练习:为“学习资料整理”设计一个 AI Agent(不写代码也可以)。

  • 目标:把你提供的 10 个链接整理成一份学习笔记与行动清单。
  • 约束:必须给出引用来源;不确定时要明确说 “I don’t know” 并提出澄清问题。
  • 输出:TL;DR、关键概念 glossary(术语英文)、推荐阅读顺序、每日计划(7 天)。

References

Original (English)

Agents are revolutionizing the way we approach complex tasks, leveraging the power of large language models (LLMs) to work on our behalf and achieve remarkable results. In this guide we will dive into the fundamentals of AI agents, exploring their capabilities, design patterns, and potential applications.

What is an Agent?

Agent Components

In this guide, we refer to an agent as an LLM-powered system designed to take actions and solve complex tasks autonomously. Unlike traditional LLMs, AI agents go beyond simple text generation. They are equipped with additional capabilities, including:

  • Planning and reflection: AI agents can analyze a problem, break it down into steps, and adjust their approach based on new information.
  • Tool access: They can interact with external tools and resources, such as databases, APIs, and software applications, to gather information and execute actions.
  • Memory: AI agents can store and retrieve information, allowing them to learn from past experiences and make more informed decisions.

This lecture discusses the concept of AI agents and their significance in the realm of artificial intelligence.

Why build with Agents?

While large language models (LLMs) excel at simple, narrow tasks like translation or email generation, they fall short when dealing with complex, broader tasks that require multiple steps, planning, and reasoning. These complex tasks often necessitate access to external tools and information beyond the LLM's knowledge base.

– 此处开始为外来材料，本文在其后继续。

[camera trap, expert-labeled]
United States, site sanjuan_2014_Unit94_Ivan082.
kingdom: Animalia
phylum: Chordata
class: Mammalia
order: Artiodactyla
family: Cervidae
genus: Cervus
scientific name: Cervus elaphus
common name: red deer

For example, developing a marketing strategy might involve researching competitors, analyzing market trends, and accessing company-specific data. These actions necessitate real-world information, the latest insights, and internal company data, which a standalone LLM might not have access to.

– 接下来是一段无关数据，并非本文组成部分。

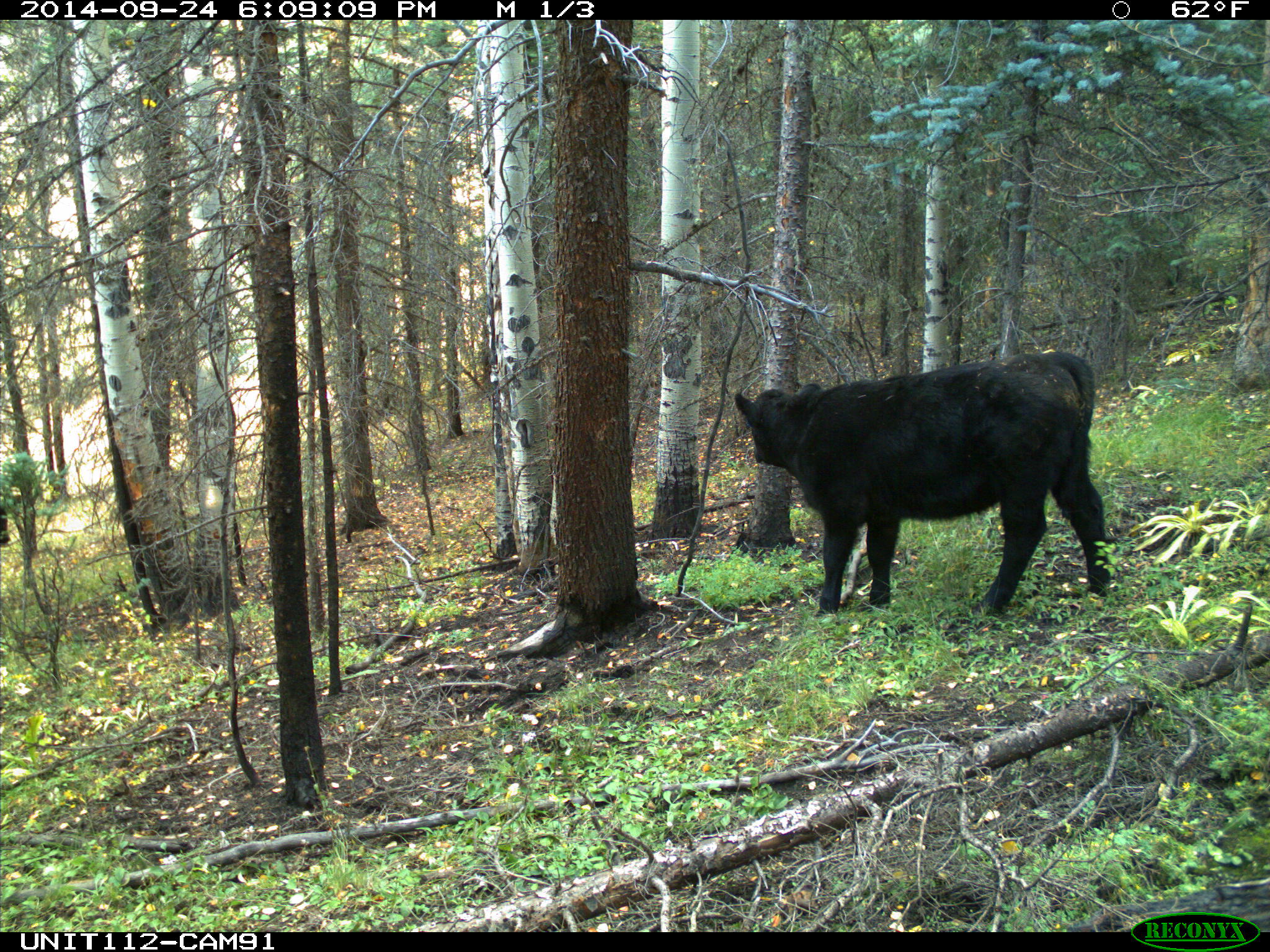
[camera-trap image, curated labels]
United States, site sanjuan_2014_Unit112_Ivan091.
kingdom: Animalia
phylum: Chordata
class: Mammalia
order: Artiodactyla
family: Bovidae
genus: Bos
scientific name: Bos taurus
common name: domestic cow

AI agents bridge this gap by combining the capabilities of LLMs with additional features such as memory, planning, and external tools.

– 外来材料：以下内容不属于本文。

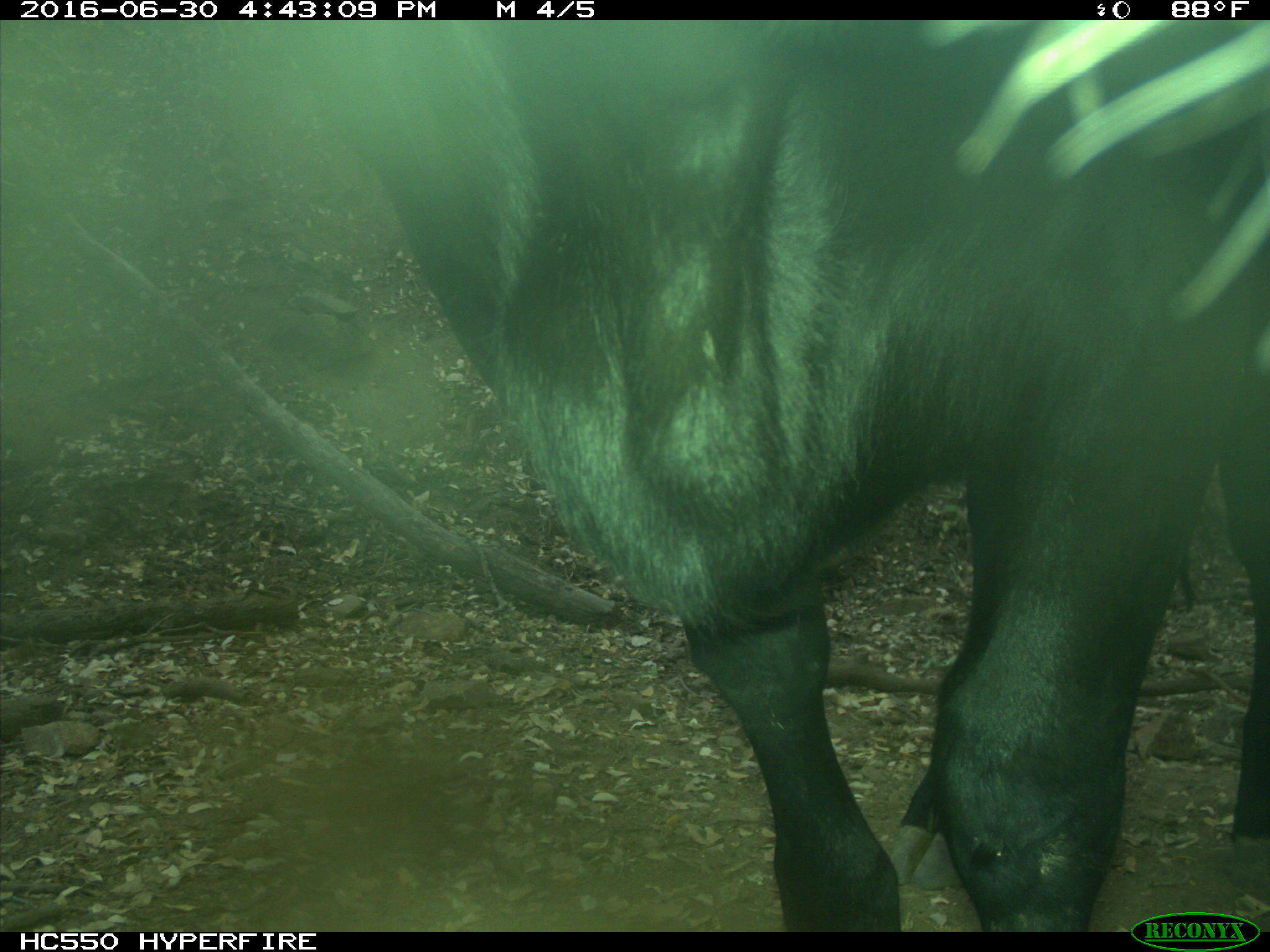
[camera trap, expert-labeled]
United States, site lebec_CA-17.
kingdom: Animalia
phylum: Chordata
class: Mammalia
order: Artiodactyla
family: Bovidae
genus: Bos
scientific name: Bos taurus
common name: domestic cow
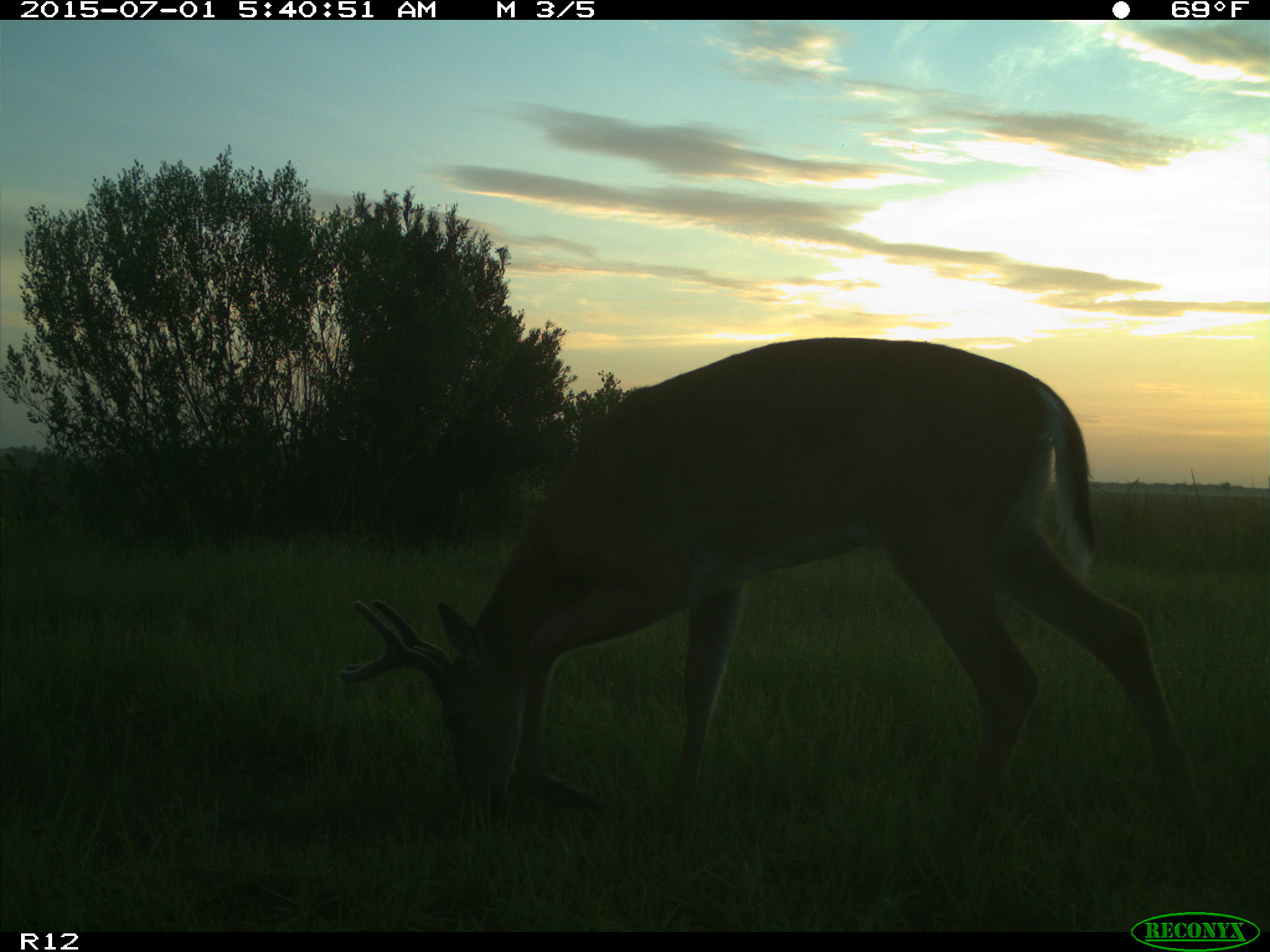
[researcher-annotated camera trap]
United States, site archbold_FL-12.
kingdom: Animalia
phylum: Chordata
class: Mammalia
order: Artiodactyla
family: Cervidae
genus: Odocoileus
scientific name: Odocoileus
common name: deer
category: unidentified deer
Unidentified deer (deer) (Odocoileus).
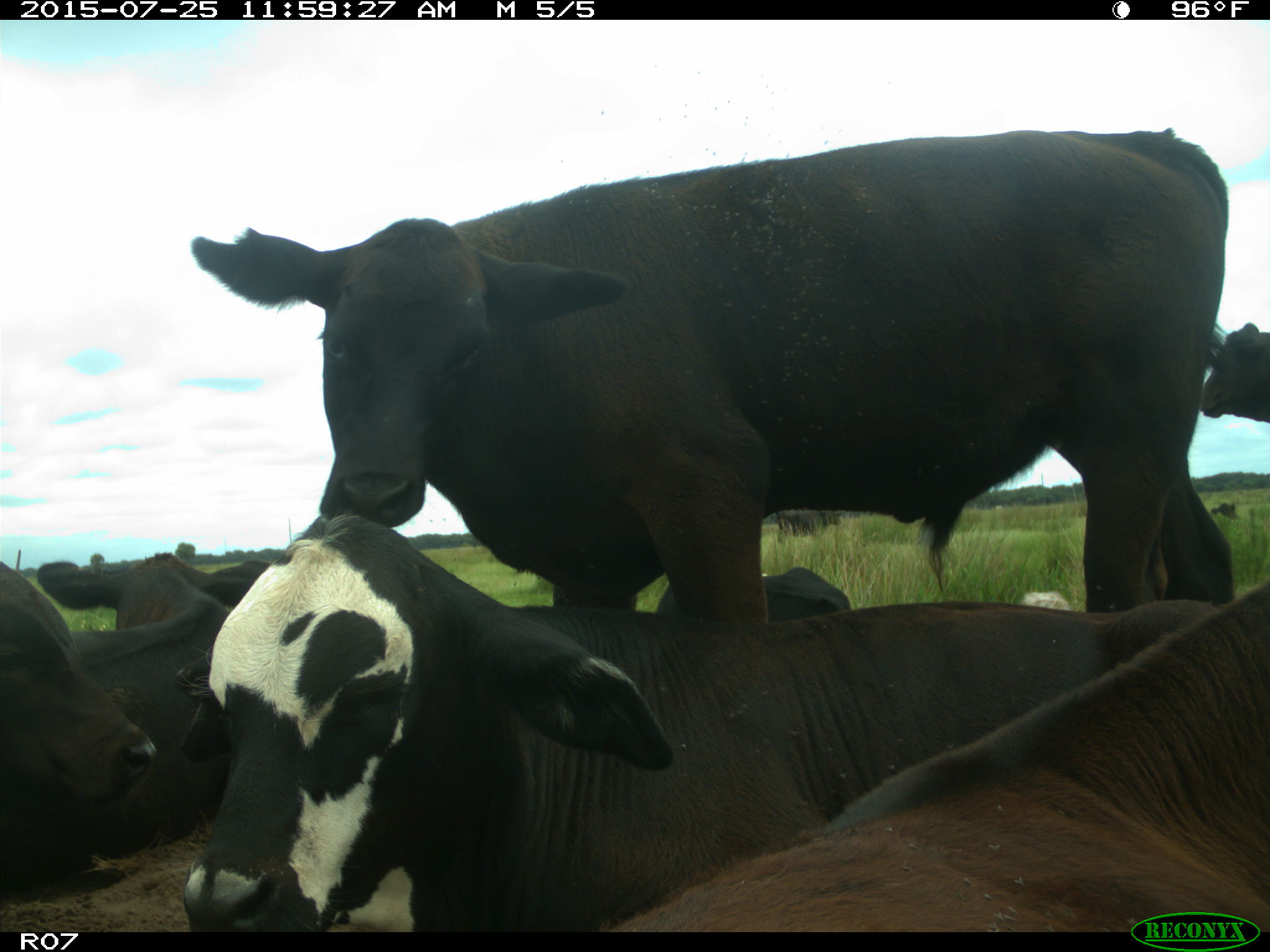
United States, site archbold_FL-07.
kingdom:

By leveraging these abilities, AI agents can effectively tackle complex tasks like:

  • Developing marketing strategies
  • Planning events
  • Providing customer support

Common Use Cases for AI Agents

Here is a non-exhaustive list of common use cases where agents are being applied in the industry:

  • Recommendation systems: Personalizing suggestions for products, services, or content.
  • Customer support systems: Handling inquiries, resolving issues, and providing assistance.
  • Research: Conducting in-depth investigations across various domains, such as legal, finance, and health.
  • E-commerce applications: Facilitating online shopping experiences, managing orders, and providing personalized recommendations.
  • Booking: Assisting with travel arrangements and event planning.
  • Reporting: Analyzing vast amounts of data and generating comprehensive reports.
  • Financial analysis: Analyzing market trends, assess financial data, and generate reports with unprecedented speed and accuracy.

📚 相关资源

❓ 常见问题

关于本章主题最常被搜索的问题,点击展开答案

AI Agent 和普通 chatbot 到底有什么区别?

本章给的定义:agent 是一个由 LLM 驱动、能在一定 autonomy 下执行 actions 的系统,包含 planning、tool access、memory 三件套。Chatbot 输出只是文字;agent 输出可能包含 tool call、结构化结果,甚至对外部系统的写入(发邮件、改数据库)。差异不在「能不能聊天」,在「能不能动手」。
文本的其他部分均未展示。